- **EXTRACT**
# # # #

Friday, August 21, 2009

No troop recommendation in the assessment, I've told you a thousand times!

(But there will be one a few months later.)

From Mike Allen's Playbook at Politico:
SCOOP -- CBS’s Kimberly Dozier, who has top-shelf war sources: “CBS News has learned that while [Afghanistan commander Gen. Stan] McChrystal's official assessment [due at the Pentagon in a few weeks] will not include troops, … he is … leaning toward a range to recommend to the Pentagon and the White House in mid-to-late fall. The general is leaning toward three major options -- the ‘high risk strategy’ is to add only 15,000 troops to the 68,000 that will be on the ground by the end of this year -- as in, the highest risk of failure. The ‘medium risk strategy’ is to add 25,000 troops, and the ‘low risk strategy’ is 45,000, according to a senior defense adviser helping craft the plan.”
So there's that.

# # # #

- **SOURCE MATERIAL**
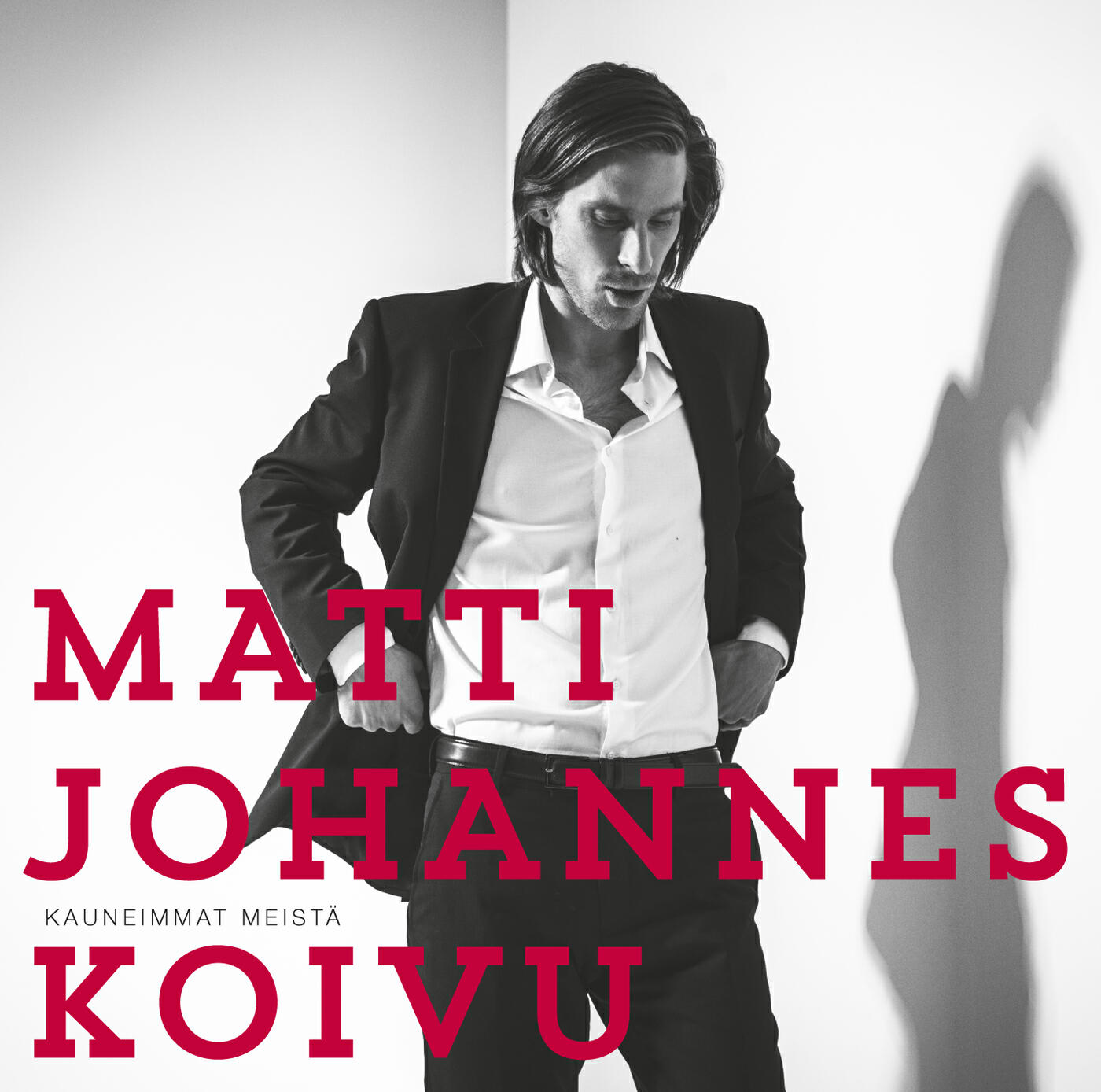 Matti Johannes Koivu - Emme muistele maanantaita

# # # #

- **TASK REQUIREMENTS**
Rewrite the stretch from "From Mike Allen's" through "So there's that." in the post on Afghanistan troop levels above, swapping "Pentagon" for "Defense Department" throughout.

- **RESPONSE BELOW**
From Mike Allen's Playbook at Politico:
SCOOP -- CBS’s Kimberly Dozier, who has top-shelf war sources: “CBS News has learned that while [Afghanistan commander Gen. Stan] McChrystal's official assessment [due at the Defense Department in a few weeks] will not include troops, … he is … leaning toward a range to recommend to the Defense Department and the White House in mid-to-late fall. The general is leaning toward three major options -- the ‘high risk strategy’ is to add only 15,000 troops to the 68,000 that will be on the ground by the end of this year -- as in, the highest risk of failure. The ‘medium risk strategy’ is to add 25,000 troops, and the ‘low risk strategy’ is 45,000, according to a senior defense adviser helping craft the plan.”
So there's that.